Categories: CommunityPolitics
| On 3 years ago

Tipp Local Authority, NAMA and Housing Agency at odds over Social Housing offers

By Paddy Ryan

Independent TD Mattie McGrath has said that urgent clarification is required following confirmation that many of the reasons cited by Tipperary County Council (TCC) as to why it rejected 148 properties offered to it by NAMA for social housing could have been remedied without any cost to the Local Authority.
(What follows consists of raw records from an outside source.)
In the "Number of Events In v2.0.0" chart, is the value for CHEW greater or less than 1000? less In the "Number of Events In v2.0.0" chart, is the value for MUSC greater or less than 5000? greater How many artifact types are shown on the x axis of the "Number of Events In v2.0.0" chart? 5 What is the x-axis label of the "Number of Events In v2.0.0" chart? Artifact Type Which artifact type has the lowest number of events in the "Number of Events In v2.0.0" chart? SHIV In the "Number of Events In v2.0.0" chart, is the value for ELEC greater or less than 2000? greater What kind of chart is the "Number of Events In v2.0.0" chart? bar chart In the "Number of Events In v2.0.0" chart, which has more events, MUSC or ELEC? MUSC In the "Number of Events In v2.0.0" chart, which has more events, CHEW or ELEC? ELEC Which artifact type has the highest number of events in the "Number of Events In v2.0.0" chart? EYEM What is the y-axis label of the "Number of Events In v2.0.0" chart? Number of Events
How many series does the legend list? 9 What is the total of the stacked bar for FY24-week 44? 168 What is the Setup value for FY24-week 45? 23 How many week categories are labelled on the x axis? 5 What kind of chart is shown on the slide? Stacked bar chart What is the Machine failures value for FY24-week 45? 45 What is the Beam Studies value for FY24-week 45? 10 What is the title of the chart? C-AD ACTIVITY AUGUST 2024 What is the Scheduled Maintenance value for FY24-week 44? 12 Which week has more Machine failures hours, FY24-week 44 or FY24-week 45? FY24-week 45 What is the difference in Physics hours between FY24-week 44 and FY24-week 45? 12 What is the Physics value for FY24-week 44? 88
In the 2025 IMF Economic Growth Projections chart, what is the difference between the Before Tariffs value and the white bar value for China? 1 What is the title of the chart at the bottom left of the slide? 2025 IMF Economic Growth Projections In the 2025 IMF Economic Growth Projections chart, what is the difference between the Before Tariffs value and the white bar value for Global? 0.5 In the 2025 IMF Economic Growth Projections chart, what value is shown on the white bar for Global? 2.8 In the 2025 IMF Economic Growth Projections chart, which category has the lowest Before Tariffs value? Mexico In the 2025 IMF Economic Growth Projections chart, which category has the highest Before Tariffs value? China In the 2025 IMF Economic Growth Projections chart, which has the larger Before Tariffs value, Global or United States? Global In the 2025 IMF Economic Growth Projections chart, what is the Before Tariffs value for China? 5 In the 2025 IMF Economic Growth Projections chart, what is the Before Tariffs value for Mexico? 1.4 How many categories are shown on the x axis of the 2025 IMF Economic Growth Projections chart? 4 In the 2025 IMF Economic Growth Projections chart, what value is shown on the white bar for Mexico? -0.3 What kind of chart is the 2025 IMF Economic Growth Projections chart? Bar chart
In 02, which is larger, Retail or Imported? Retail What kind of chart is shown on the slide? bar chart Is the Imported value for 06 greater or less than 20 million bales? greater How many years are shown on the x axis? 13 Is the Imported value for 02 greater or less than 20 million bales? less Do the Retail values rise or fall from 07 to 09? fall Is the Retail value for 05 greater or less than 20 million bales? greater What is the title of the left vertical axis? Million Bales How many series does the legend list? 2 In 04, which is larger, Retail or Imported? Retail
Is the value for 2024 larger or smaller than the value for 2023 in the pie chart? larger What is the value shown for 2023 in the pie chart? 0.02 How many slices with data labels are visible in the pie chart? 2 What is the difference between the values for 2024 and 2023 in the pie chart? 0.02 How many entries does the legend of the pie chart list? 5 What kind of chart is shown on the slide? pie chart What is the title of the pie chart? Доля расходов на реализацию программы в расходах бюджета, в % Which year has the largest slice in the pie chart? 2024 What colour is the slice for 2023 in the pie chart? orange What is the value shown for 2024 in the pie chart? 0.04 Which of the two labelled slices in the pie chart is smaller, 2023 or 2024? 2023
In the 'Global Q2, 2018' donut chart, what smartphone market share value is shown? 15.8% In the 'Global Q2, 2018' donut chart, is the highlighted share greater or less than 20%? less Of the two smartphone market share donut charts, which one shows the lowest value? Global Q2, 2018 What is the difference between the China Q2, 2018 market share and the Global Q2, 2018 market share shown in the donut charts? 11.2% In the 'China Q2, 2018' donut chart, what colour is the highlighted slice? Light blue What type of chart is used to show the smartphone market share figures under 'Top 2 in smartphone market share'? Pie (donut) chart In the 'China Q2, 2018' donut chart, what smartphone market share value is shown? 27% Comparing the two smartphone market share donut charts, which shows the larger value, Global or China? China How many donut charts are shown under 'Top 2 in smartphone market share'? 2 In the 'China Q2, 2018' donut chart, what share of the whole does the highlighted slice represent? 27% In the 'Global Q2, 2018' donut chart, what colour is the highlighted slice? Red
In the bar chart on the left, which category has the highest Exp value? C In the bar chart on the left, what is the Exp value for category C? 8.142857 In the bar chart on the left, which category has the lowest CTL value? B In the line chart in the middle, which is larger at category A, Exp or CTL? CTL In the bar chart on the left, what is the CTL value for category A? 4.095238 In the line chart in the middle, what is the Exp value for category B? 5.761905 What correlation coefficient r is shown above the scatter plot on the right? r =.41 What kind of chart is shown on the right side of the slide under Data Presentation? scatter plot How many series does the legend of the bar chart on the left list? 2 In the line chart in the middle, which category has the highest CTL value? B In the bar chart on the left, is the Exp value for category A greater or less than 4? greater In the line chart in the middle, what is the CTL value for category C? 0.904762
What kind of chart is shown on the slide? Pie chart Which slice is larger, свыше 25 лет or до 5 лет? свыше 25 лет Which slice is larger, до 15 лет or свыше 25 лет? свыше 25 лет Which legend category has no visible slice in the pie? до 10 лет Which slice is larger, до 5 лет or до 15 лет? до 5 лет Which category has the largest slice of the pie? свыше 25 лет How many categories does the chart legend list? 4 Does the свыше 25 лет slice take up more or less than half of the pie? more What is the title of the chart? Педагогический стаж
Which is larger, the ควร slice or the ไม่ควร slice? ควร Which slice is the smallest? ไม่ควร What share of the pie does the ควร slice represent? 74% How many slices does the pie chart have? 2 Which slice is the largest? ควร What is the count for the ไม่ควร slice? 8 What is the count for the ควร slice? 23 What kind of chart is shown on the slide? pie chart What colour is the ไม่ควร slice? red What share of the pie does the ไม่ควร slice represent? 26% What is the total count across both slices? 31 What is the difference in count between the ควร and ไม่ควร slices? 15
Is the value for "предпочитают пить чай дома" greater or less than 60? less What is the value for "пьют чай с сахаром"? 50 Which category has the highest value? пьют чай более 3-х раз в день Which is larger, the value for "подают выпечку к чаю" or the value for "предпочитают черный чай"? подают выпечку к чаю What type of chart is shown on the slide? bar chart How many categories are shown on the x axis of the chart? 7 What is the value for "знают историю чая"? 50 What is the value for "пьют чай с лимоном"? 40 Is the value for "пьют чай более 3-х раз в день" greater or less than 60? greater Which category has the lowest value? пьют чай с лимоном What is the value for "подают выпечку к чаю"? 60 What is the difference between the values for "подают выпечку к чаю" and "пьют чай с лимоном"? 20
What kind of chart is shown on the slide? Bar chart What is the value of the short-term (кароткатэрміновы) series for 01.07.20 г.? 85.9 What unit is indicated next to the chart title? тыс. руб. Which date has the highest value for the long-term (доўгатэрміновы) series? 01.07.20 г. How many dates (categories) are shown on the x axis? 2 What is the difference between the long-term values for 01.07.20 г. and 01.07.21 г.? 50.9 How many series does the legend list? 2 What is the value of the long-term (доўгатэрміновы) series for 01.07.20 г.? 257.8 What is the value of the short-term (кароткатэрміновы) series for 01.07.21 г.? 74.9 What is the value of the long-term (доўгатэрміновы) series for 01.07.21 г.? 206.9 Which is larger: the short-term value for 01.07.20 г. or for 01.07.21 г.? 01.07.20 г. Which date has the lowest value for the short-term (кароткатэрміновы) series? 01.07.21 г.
Deputy McGrath was speaking after Tipperary County Council stated in reply to him that the NAMA units referred too were not appropriate for use by local authorities because a high number of units did not meet standard or construction regulations while some units had legal title and management issues:

“Following recent coverage of the rejection of significant numbers of properties offered to TCC I contacted both the Council and NAMA to establish what was going on.

The Council in its reply to me outlined a range of reasons why it had to reject the properties NAMA offered it through the government established Housing Agency which acts as a mediator between NAMA and the Local Authorities.

When I put these to NAMA however, it insisted that it was made quite clear to all agencies, that any property handed over by NAMA to the Housing Agency would be fully remediated to the highest living standards, and would be in full compliance with all construction and building standards, and in compliance with the conditions of planning and Local Authority regulations.

Additionally, NAMA have insisted that it was made clear that prior to hand-over, any issues relating to legal title or financial matters would have been fully regularised.

As a result, no local authority or approved housing body would be liable for costs relating to remediation works, or legal fees relating to title issues.

The Housing Agency in particular need to urgently clarify why the properties were rejected when it appears that steps could and would have been taken to make them suitable for tenants at no cost to the local authority or the Housing Agency?

Even if there was no immediate need, which I find very hard to believe, could they not have been accepted, remediated and then offered at a later point when social housing need arose?

The Local Authority is saying the properties were rejected due to the reasons I have outlined yet NAMA is saying these issues could and would be resolved thus avoiding the need for rejection?

I am still awaiting a reply from the Housing Agency, which I hope will shed some much needed light on this matter,” concluded Deputy McGrath.